▸ Exercise
Restate the data exactly as given and keep the pictures out.

(Supplied material Opens)

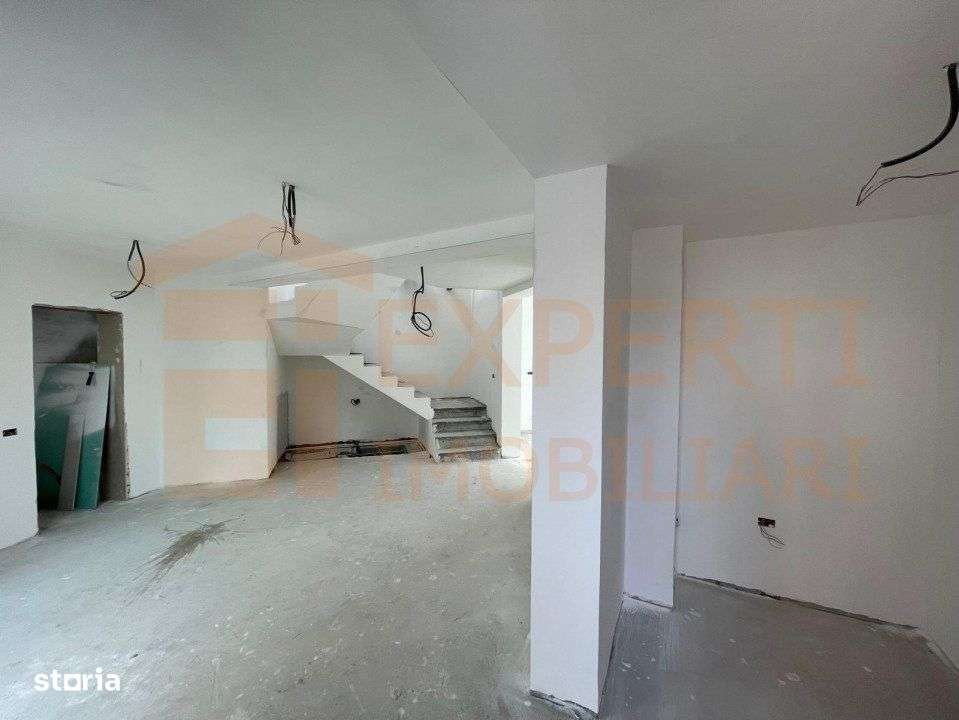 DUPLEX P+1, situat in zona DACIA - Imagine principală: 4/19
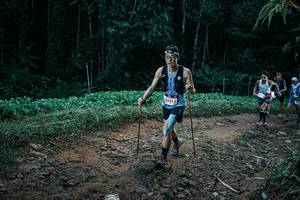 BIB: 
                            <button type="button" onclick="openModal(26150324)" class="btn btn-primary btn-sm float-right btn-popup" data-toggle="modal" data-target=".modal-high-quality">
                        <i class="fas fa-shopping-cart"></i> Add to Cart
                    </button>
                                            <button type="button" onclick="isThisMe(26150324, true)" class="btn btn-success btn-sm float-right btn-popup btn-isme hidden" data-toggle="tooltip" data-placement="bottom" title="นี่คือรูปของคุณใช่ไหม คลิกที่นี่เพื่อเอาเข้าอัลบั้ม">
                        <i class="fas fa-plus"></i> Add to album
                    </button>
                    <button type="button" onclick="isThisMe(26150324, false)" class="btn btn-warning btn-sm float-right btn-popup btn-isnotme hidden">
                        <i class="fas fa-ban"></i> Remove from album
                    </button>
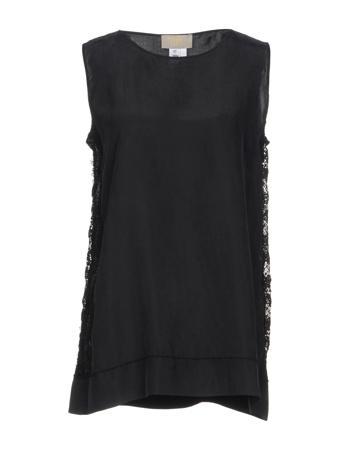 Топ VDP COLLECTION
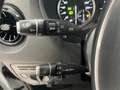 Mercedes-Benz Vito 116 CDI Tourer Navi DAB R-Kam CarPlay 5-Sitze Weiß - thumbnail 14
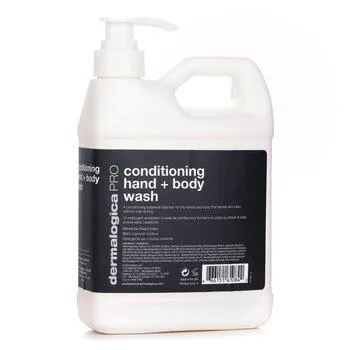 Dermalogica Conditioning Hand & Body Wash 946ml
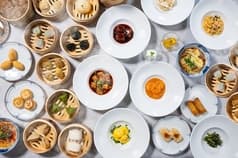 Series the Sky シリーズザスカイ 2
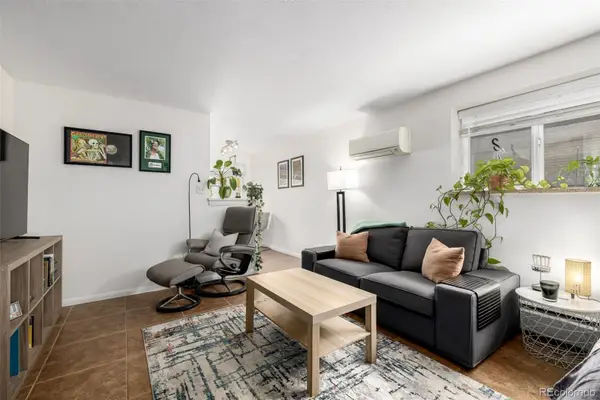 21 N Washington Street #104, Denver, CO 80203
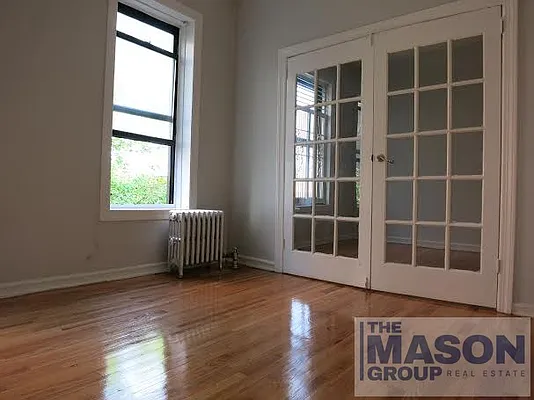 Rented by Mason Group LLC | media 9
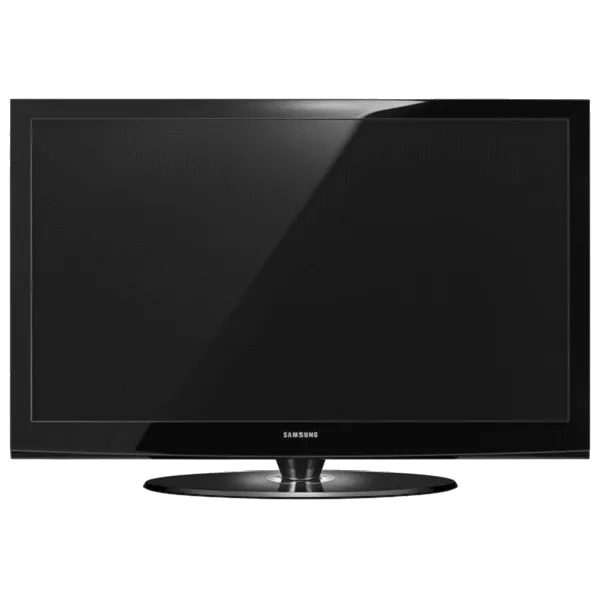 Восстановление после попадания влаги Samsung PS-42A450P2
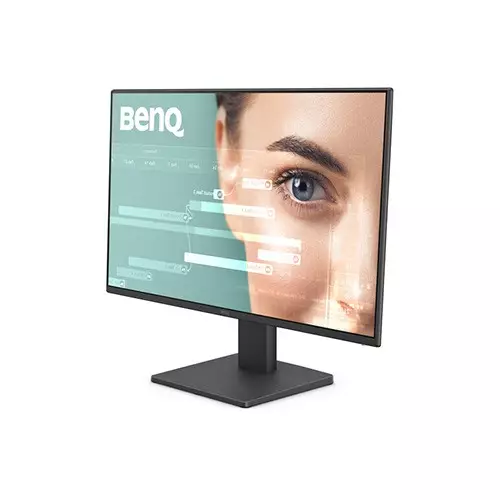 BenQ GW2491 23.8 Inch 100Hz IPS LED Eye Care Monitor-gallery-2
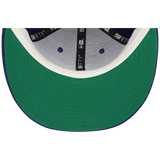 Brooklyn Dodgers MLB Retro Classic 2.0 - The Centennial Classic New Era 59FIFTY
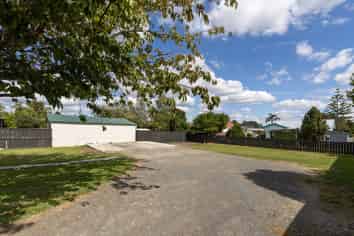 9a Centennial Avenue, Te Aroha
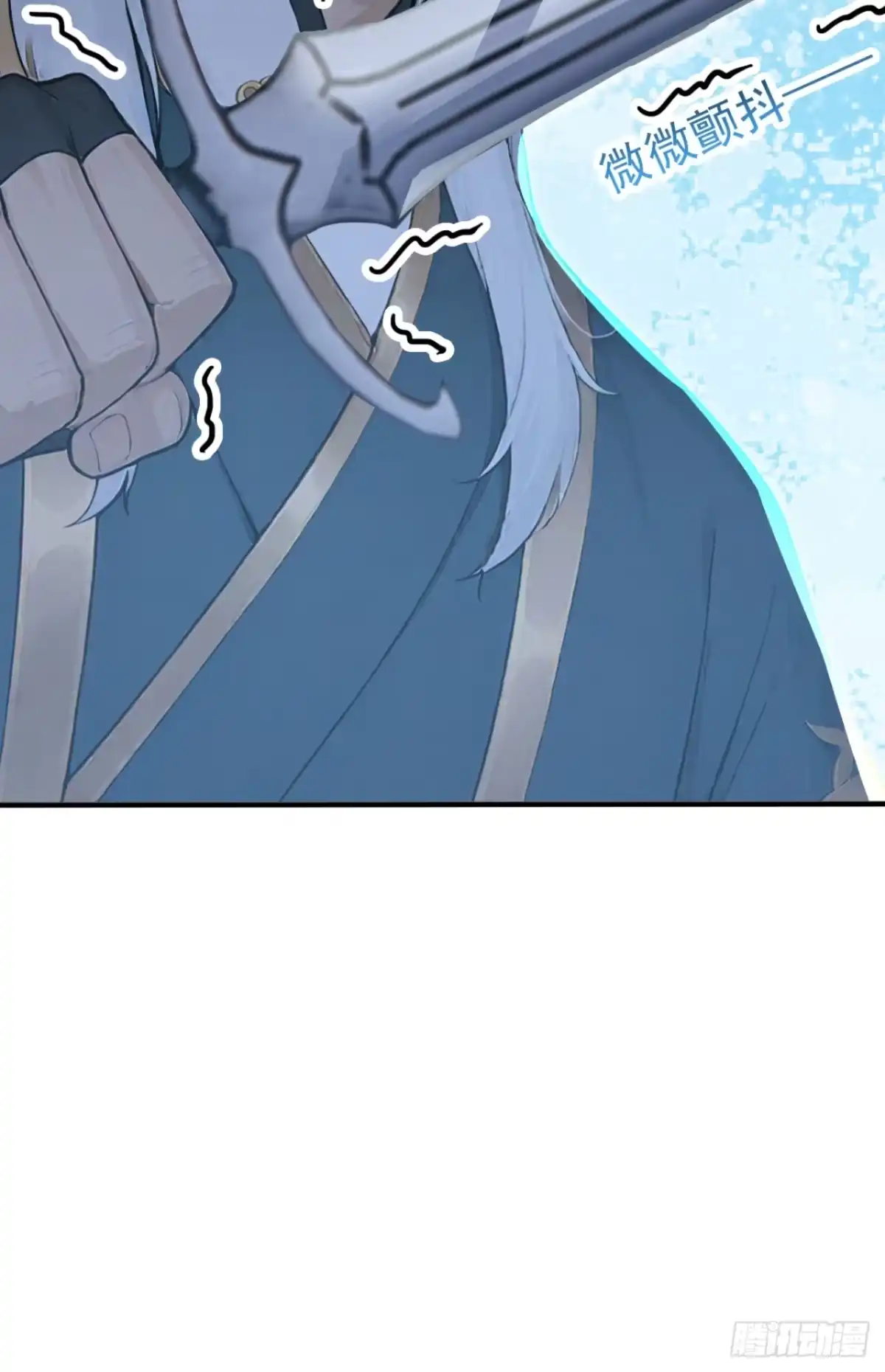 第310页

(Supplied material Closes)

▸ Reply to the exercise
 DUPLEX P+1, situat in zona DACIA - Imagine principală: 4/19
 BIB: 
                            <button type="button" onclick="openModal(26150324)" class="btn btn-primary btn-sm float-right btn-popup" data-toggle="modal" data-target=".modal-high-quality">
                        <i class="fas fa-shopping-cart"></i> Add to Cart
                    </button>
                                            <button type="button" onclick="isThisMe(26150324, true)" class="btn btn-success btn-sm float-right btn-popup btn-isme hidden" data-toggle="tooltip" data-placement="bottom" title="นี่คือรูปของคุณใช่ไหม คลิกที่นี่เพื่อเอาเข้าอัลบั้ม">
                        <i class="fas fa-plus"></i> Add to album
                    </button>
                    <button type="button" onclick="isThisMe(26150324, false)" class="btn btn-warning btn-sm float-right btn-popup btn-isnotme hidden">
                        <i class="fas fa-ban"></i> Remove from album
                    </button>
 Топ VDP COLLECTION
 Mercedes-Benz Vito 116 CDI Tourer Navi DAB R-Kam CarPlay 5-Sitze Weiß - thumbnail 14
 Dermalogica Conditioning Hand & Body Wash 946ml
 Series the Sky シリーズザスカイ 2
 21 N Washington Street #104, Denver, CO 80203
 Rented by Mason Group LLC | media 9
 Восстановление после попадания влаги Samsung PS-42A450P2
 BenQ GW2491 23.8 Inch 100Hz IPS LED Eye Care Monitor-gallery-2
 Brooklyn Dodgers MLB Retro Classic 2.0 - The Centennial Classic New Era 59FIFTY
 9a Centennial Avenue, Te Aroha
 第310页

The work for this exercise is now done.